# Kids of Separated Parents



## cisco7931 (May 2, 2011)

From my other threads, you will see how our 52-day separation already taking its toll, and eventually, improving myself as a young adult (I'm only 27). 

I am creating this thread to find out how our 5-year old daughter will be affected now, and in the future, with our (hopefully temporary) setup. 

Mom and Dad never saw each other, or have been together, for the past 52 days. When our marriage was still whole, the three of us usually go out on weekends, or simply have fun at home, go to church etc. We ALWAYS do things together... 

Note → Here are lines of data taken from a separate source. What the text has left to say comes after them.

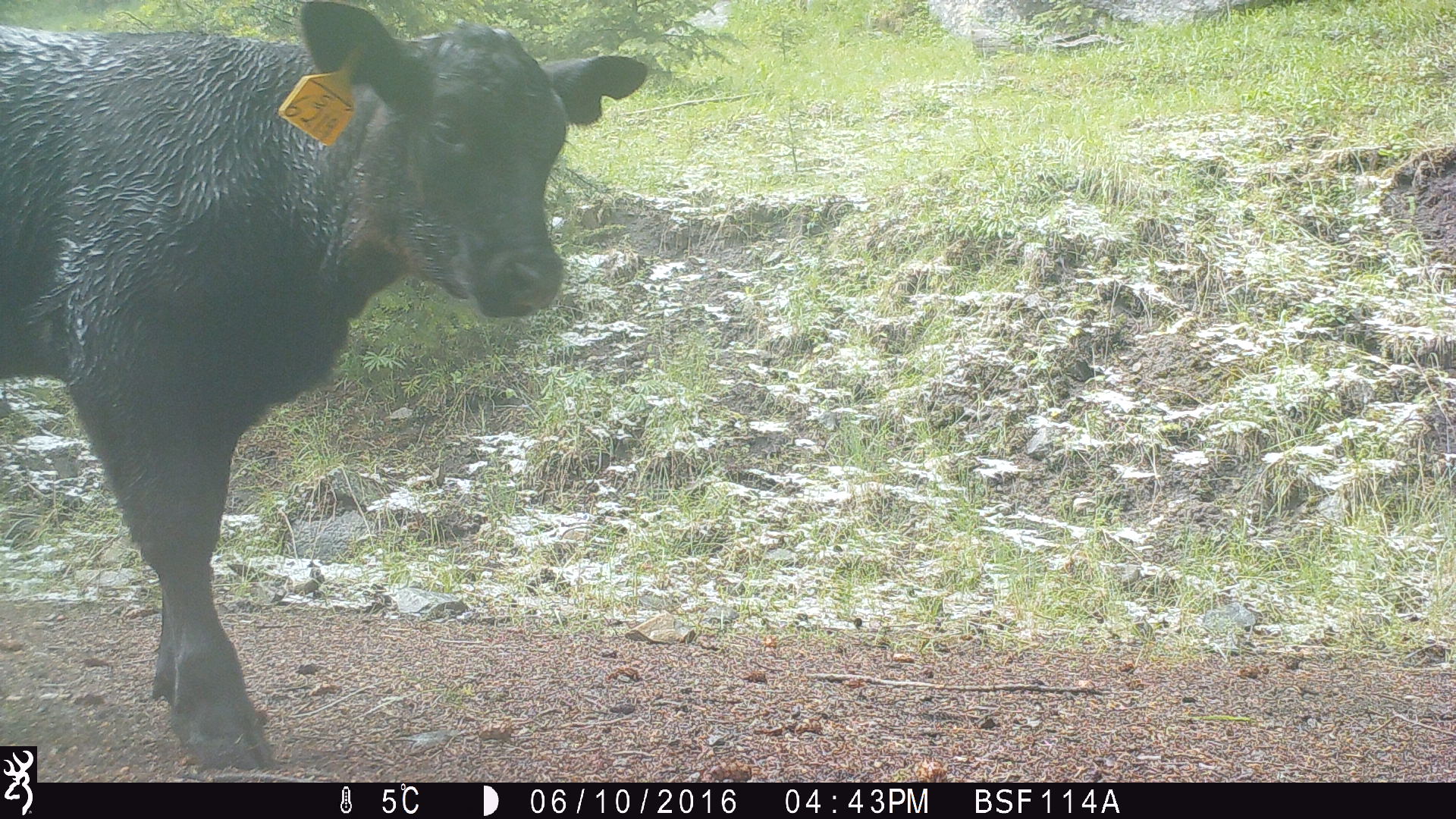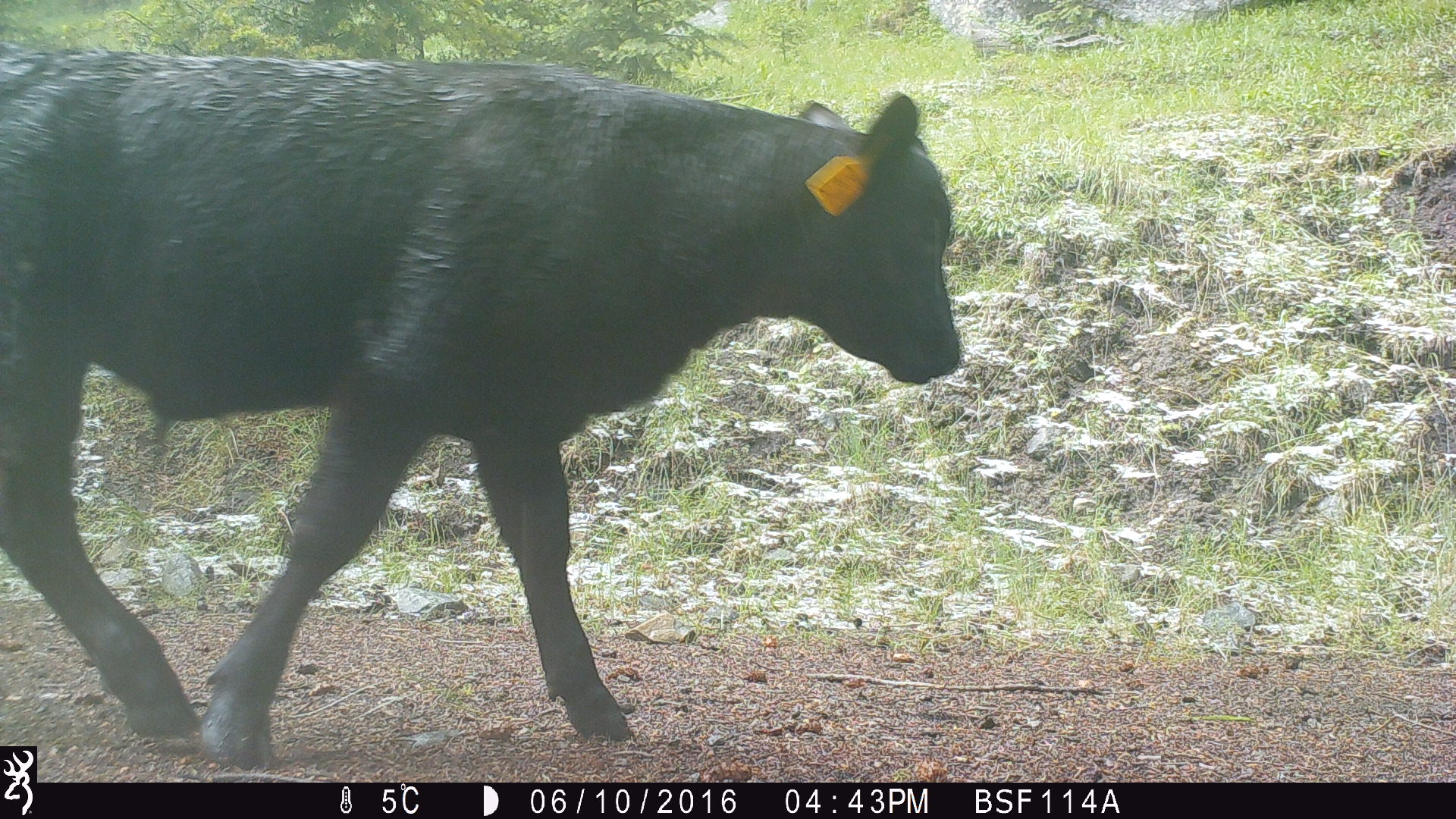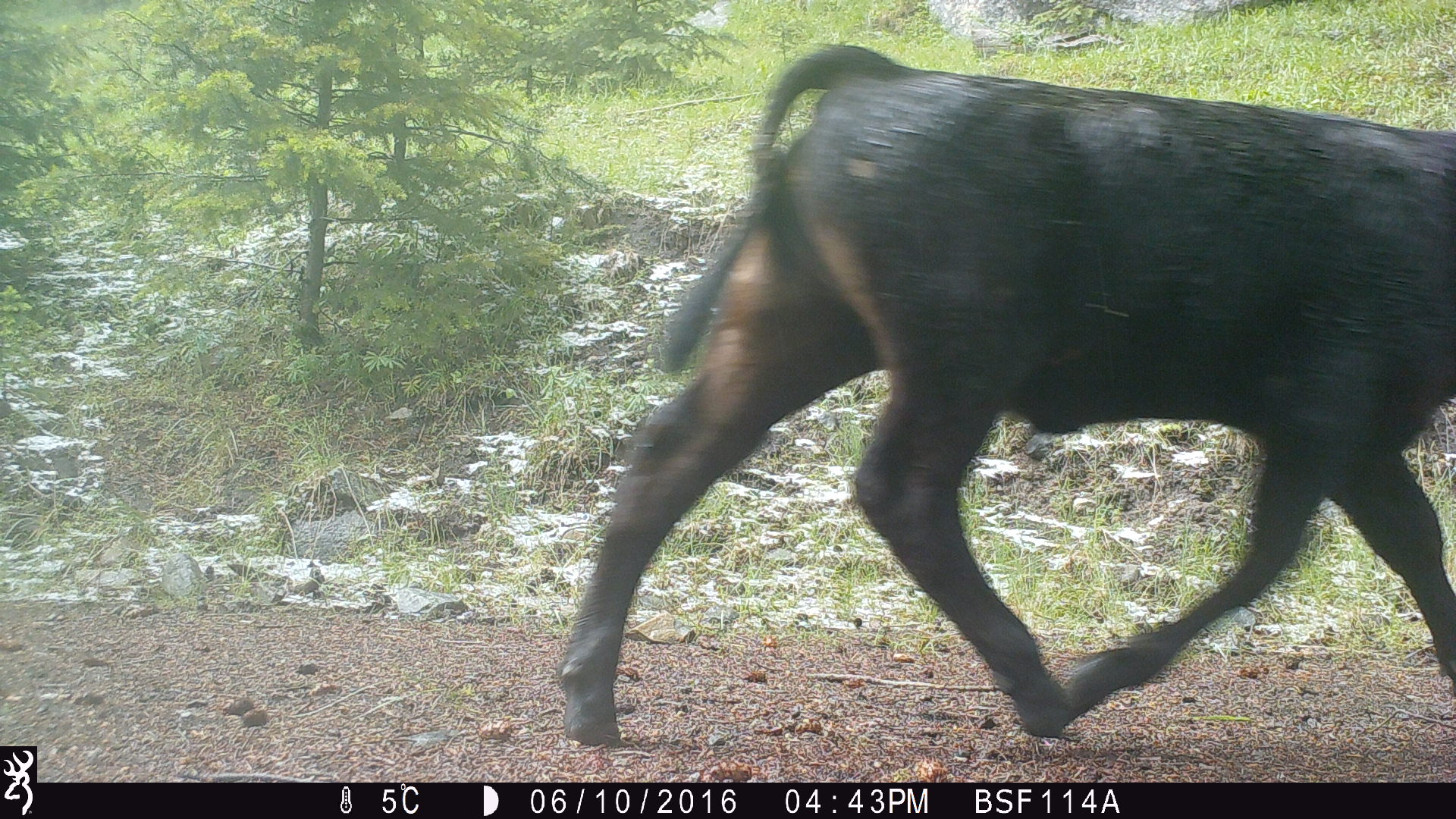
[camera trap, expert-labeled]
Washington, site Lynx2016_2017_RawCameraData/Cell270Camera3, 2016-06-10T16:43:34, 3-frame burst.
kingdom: Animalia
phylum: Chordata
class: Mammalia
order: Artiodactyla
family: Bovidae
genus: Bos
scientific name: Bos taurus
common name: domestic cattle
Domestic cattle (Bos taurus). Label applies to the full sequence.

Since we got separated, the reason we give our daughter is "work". Daddy needs to work here, mommy needs to work there blah blah blah....

My in-laws think that since our daughter is young, she won't get affected. I disagree. I am already seeing signs that she has questions, and is confused with our setup:

1. When asked about her mom, she says "shes at work" and always, always changes the topic of the conversation. 
2. Any question related to family, she always changes the topic. 
3. One thing is constant: she says she loves and misses us both. 
4. She always wants to be with daddy (she is with her mom), and says she misses me and always remembers my face. 

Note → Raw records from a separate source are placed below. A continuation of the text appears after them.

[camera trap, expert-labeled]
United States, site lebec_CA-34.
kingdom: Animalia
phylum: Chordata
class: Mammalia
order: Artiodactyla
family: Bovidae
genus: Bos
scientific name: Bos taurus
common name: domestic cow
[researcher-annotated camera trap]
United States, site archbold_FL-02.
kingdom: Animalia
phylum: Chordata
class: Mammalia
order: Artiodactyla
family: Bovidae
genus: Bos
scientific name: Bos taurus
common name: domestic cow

Any thoughts? Am I just being too paranoid that her statements and how she deals with this problem is just a reflection of my fears for the future?

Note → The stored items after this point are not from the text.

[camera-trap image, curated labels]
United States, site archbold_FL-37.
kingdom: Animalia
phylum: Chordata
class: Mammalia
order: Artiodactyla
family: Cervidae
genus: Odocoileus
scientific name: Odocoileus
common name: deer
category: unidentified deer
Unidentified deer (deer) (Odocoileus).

I am also too afraid that my daughter is starting to love me more than her mom. We always hug each other, we always kiss, I always tell her I love her, even before the separation. She doesnt usually get that from Mommy, but I'm just too afraid that her heart will grow apart from her mom... How can I prevent this?


----------



## Laurae1967 (May 10, 2011)

You don't need to worry or try to manage your daughter's relationship with her mother. To be honest, she is probably more insecure about her relationship with you, since she doesn't see you as often. That is probably why she's expressing missing you, loving you, etc.

You are correct that your separation is affecting your daughter. Kids know that something is up. I would try to give your daughter as much info about WHEN she will see each of you and what her schedule is for the upcoming week. Keep it predictable and she will fall into a rythm eventually.

You daughter just wants to love both her parents and does not want to be put in the middle of her parents disagreements, so don't use your daughter as a sounding board. Don't look to her to meet your emotional needs. That is not her role. Just be a good role model and allow her to be a kid. Keep things as predictable and stable as possible and don't change the set-up again until you know it is permanent.


----------



## cisco7931 (May 2, 2011)

^ Thanks - Don't get me wrong, I don't have any intentions of making my daughter my sounding board. I'm just too afraid that she might be too affected with this. 

One constant question she has is I have money or not. She has been asking that for more than a week straight every time I call her. Reason behind that is finances is not allowing me to visit her weekly...


----------